The NER, however, did not denounce President Reagan for certifying to Congress that Saudi Arabia has contributed to the Mideast peace process. Instead, the newsletter took an uncharacteristically soft line, saying merely that it is "hard to understand" how the President could claim that "significant progress" (towards peace in the Middle East) has been accomplished with the substantial assistance of Saudi Arabia."

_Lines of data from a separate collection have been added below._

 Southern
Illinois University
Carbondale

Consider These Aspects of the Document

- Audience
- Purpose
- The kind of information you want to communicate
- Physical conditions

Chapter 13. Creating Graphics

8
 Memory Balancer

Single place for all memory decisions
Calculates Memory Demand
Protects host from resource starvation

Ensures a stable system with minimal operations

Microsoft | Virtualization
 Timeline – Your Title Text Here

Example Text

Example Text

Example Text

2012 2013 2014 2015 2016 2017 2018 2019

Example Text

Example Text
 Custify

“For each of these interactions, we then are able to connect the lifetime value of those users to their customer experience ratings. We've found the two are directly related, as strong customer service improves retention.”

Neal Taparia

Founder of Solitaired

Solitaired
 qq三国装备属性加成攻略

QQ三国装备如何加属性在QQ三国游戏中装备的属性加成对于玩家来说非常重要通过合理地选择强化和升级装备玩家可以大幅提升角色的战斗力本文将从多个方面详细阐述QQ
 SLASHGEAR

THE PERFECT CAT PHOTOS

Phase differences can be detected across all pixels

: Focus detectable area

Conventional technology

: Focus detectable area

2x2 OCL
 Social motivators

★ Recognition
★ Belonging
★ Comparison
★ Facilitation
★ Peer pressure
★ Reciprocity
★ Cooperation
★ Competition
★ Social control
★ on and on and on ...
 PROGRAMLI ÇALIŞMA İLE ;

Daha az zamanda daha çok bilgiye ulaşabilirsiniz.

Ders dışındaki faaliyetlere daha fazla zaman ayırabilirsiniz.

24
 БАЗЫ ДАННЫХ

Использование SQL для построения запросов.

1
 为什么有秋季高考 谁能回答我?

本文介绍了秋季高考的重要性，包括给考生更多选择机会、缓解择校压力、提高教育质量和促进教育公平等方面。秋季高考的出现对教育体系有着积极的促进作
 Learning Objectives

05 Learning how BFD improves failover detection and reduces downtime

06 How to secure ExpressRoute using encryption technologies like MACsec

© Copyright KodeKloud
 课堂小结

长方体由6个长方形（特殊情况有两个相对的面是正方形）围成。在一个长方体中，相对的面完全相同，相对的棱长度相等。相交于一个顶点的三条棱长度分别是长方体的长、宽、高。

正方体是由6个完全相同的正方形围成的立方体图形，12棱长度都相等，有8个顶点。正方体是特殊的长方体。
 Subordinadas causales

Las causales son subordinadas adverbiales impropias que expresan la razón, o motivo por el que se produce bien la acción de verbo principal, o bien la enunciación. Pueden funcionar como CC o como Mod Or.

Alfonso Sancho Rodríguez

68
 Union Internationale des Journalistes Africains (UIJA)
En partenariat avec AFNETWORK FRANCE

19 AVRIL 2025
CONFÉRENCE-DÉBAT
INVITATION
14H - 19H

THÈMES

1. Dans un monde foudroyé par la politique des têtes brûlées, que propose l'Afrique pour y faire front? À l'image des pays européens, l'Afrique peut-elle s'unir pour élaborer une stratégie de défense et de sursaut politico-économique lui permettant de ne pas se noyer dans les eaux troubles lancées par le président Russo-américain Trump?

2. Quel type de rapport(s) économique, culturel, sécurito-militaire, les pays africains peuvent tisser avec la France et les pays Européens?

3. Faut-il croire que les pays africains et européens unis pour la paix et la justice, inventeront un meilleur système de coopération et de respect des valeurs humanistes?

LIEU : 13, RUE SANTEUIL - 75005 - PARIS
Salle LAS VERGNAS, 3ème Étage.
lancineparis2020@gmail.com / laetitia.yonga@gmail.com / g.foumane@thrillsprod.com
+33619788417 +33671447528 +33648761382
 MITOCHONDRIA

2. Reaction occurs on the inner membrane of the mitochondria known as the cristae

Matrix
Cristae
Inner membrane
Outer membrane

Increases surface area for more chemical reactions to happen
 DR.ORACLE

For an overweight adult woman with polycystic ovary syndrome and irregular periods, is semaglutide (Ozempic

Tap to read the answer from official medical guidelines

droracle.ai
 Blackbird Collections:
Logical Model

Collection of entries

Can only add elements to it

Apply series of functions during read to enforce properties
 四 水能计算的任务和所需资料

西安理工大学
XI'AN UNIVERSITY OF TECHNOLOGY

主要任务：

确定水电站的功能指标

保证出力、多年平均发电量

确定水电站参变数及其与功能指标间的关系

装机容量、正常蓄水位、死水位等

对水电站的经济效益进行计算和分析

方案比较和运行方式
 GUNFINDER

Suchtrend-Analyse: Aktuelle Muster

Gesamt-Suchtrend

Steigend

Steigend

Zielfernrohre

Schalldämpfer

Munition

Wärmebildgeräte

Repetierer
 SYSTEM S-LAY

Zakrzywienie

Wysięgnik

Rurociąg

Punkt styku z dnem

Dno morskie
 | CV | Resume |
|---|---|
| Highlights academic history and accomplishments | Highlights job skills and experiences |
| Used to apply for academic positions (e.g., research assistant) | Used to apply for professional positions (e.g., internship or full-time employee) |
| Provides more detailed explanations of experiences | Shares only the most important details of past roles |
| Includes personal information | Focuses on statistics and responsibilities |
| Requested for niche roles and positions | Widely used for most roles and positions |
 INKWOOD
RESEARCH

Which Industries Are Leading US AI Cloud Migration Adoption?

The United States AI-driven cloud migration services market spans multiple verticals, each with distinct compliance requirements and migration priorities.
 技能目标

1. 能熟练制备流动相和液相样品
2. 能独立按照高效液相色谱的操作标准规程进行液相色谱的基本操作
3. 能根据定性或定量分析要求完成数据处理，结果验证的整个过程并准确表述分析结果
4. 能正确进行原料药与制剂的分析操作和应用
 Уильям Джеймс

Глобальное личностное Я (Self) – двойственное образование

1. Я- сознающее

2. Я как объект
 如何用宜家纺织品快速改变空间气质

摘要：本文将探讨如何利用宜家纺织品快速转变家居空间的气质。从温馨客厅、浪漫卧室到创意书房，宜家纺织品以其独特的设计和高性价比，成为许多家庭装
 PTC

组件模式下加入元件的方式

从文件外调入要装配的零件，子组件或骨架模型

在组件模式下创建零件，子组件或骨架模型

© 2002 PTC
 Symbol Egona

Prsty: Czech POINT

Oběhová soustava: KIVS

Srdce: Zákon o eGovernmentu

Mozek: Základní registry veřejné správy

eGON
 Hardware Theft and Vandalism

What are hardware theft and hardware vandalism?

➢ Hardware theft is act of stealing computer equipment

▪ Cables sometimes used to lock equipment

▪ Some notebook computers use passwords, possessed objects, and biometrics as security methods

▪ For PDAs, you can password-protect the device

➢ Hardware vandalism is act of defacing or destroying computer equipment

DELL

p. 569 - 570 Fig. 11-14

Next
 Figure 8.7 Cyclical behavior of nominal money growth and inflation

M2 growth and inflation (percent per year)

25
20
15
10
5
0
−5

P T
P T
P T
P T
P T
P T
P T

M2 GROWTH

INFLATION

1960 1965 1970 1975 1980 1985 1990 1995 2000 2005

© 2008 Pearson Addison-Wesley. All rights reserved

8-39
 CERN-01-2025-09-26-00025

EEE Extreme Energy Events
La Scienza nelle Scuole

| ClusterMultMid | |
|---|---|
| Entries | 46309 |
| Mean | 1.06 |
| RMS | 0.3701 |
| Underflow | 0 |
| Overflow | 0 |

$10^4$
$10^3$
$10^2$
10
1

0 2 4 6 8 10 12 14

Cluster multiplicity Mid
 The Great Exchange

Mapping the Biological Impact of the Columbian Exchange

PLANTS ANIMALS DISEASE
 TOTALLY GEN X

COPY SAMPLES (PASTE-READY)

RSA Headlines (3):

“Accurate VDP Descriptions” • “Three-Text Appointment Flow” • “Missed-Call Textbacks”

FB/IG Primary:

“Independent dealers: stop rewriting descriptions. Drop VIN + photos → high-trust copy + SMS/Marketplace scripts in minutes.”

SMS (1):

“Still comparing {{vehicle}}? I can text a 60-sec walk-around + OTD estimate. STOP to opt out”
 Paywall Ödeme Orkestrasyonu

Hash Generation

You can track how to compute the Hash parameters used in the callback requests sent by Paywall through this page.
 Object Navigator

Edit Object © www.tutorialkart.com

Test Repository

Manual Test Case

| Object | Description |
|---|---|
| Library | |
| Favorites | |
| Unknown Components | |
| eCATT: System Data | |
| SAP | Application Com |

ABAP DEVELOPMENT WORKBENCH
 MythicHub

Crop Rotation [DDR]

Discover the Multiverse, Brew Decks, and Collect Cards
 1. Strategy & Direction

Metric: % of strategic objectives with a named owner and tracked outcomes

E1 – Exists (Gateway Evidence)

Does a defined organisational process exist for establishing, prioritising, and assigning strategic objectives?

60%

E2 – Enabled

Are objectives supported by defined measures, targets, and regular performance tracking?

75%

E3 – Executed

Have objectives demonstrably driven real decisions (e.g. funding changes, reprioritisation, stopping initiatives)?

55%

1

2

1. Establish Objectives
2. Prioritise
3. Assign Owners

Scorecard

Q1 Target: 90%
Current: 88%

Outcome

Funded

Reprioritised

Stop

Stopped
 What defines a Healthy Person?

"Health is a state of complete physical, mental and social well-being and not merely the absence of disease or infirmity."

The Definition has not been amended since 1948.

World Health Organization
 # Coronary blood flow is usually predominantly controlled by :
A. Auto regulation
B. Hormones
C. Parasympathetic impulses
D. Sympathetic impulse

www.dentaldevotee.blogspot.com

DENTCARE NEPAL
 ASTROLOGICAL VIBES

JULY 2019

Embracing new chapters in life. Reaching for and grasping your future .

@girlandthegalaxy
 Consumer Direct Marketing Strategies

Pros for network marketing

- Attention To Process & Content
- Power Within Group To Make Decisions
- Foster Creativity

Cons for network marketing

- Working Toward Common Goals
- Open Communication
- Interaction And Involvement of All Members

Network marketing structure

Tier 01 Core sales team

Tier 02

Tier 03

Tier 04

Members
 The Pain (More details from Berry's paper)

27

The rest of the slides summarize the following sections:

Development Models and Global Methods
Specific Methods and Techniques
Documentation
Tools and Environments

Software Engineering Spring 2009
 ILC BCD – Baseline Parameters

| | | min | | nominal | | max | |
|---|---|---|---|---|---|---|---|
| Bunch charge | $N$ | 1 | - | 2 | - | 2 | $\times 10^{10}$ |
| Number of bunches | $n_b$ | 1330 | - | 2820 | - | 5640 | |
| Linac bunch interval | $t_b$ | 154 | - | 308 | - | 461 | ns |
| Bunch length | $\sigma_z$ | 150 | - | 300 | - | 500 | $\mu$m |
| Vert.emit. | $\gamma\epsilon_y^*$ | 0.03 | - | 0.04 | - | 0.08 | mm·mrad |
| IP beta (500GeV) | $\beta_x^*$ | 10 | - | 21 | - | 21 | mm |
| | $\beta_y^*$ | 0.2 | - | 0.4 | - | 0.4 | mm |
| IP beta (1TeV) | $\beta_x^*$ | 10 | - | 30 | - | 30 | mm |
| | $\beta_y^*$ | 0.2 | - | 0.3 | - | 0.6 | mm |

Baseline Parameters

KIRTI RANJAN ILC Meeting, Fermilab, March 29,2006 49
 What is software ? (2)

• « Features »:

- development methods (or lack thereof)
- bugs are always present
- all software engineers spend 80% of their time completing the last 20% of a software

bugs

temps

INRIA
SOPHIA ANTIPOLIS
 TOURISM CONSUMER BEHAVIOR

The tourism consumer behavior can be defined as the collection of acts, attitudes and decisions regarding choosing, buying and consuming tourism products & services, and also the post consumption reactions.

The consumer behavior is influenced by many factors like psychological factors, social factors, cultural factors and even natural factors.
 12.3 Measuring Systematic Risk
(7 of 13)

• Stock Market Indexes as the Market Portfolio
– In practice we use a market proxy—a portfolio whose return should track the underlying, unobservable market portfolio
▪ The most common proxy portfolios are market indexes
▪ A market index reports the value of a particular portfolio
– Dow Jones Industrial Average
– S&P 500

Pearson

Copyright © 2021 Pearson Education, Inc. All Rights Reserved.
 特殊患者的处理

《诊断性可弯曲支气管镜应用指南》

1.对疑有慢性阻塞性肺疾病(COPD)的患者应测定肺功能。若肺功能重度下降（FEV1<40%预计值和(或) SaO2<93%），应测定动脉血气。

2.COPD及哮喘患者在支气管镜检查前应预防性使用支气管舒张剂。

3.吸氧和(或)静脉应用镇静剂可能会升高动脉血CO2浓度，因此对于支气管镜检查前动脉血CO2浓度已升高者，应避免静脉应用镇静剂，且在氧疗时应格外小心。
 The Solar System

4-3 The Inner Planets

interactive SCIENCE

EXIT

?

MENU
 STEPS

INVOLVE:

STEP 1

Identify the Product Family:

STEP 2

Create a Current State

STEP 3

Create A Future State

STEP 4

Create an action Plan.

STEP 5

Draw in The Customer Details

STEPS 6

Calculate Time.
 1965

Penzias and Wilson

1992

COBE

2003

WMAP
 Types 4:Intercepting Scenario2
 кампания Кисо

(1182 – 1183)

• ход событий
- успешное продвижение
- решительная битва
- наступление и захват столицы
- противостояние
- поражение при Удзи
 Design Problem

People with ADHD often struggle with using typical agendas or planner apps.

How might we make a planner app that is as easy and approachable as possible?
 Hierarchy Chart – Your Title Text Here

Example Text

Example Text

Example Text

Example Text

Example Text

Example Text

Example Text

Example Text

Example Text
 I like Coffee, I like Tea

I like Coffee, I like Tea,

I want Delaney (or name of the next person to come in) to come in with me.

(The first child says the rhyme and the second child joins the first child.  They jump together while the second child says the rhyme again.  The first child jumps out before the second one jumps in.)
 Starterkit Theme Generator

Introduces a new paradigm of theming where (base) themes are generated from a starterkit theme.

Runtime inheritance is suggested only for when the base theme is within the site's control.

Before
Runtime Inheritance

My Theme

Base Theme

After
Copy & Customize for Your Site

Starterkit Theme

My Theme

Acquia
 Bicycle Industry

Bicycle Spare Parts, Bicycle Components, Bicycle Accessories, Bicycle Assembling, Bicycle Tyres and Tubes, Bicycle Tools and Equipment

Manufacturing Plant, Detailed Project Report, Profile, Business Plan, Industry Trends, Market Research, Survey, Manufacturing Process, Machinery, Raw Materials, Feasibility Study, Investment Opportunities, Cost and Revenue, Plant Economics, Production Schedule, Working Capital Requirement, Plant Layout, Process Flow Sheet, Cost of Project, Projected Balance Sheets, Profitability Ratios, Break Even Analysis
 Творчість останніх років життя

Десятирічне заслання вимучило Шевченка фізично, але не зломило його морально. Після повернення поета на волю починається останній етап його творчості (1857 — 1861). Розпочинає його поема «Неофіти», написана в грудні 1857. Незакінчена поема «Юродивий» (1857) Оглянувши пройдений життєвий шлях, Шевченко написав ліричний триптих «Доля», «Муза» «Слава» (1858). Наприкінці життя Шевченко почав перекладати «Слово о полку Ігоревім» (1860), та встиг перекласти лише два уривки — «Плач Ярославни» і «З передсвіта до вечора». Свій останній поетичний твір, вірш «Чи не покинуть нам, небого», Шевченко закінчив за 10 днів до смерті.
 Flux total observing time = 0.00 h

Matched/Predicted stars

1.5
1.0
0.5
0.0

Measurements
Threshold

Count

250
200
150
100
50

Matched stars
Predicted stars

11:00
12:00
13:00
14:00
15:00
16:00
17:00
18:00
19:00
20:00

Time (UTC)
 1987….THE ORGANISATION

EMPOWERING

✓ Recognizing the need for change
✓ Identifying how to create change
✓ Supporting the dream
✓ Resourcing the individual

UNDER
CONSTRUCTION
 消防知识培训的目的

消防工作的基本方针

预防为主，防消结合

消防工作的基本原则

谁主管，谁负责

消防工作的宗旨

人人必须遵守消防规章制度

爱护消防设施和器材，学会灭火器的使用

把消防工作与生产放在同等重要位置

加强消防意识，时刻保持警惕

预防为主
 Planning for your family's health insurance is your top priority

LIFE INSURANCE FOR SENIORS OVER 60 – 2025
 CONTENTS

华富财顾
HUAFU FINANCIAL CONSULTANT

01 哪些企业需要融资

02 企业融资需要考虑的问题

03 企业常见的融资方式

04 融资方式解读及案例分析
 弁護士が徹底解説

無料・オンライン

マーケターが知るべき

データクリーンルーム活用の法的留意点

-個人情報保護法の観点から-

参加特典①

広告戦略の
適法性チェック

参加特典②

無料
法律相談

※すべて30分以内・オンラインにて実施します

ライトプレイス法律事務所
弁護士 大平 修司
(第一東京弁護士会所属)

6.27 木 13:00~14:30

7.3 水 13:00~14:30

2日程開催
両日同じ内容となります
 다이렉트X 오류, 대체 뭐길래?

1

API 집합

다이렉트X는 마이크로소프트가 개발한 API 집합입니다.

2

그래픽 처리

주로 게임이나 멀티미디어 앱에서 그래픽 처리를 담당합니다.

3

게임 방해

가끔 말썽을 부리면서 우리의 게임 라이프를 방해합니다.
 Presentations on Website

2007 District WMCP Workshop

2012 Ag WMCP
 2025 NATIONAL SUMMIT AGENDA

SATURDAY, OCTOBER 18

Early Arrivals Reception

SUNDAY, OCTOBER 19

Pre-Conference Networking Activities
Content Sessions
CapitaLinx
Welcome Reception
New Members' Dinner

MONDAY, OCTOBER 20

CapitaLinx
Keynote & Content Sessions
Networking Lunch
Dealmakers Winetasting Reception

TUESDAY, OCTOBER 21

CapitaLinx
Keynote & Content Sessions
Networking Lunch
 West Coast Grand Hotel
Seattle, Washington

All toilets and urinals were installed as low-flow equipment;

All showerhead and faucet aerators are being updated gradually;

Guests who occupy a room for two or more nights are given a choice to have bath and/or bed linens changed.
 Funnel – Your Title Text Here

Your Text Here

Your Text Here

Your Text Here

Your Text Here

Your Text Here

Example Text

Throughout the same period the American Jewish community seemed to be less concerned about the AWACS planes for Saudi Arabia than about violent religious-secular confrontations taking place in Israel. Ultra-orthodox Jews had defaced more than 100 bus shelters as a protest against "lewd" advertisements in the shelters—posters of women in bathing suits and "cavorting" with men. Secular militants had responded by destroying Bibles and prayer shawls in a Tel Aviv yeshiva and by daubing swastikas on Tel Aviv's largest synagogue.

The Washington Jewish Week said it was "horrified" at the "open warfare between Jew and Jew" and argued that "religious terrorism perpetrated by Jews is threatening to do more damage to the Israeli polity than the most determined Arab terrorists ever have."

While Israeli Prime Minister Shimon Peres positioned himself in the middle between the religious and secular extremists, the Jewish Week appeared to be more sympathetic to the secular Jews. Its June 26 editorial said that extremists on both sides should be punished and called upon the Israeli government to end its passive role vis-a-vis those religious Jews who do not support the legitimacy of the State. (The newspaper was referring to groups such as Neturei Karta, which believe the Jews had no right to establish a "man-made" state, but should have "waited for the Messiah to redeem them.")

Tension between Orthodox and Reform Jews in the U.S. is also rising. The role of women in Jewish society is an issue here in the U.S. as well as Israel. On June 17, the Orthodox Rabbinical Council of America (RCA) announced that it was withdrawing from the chaplaincy commission which endorses rabbis to serve as military chaplains to Jews. The RCA was angry that the Reform Central Conference of American Rabbis had unilaterally endorsed a woman rabbi, Julie Schwartz, to serve as an active-duty chaplain. RCA President Rabbi Louis Bernstein said Orthodox Jews "will not recognize a woman rabbi."

Andrea Barron

Andrea Barron, a PhD Candidate in International Relations at the American University in Washington, D.C., is active in Washington Area Jews for an Israeli-Palestinian Peace and writes frequently about the Middle East.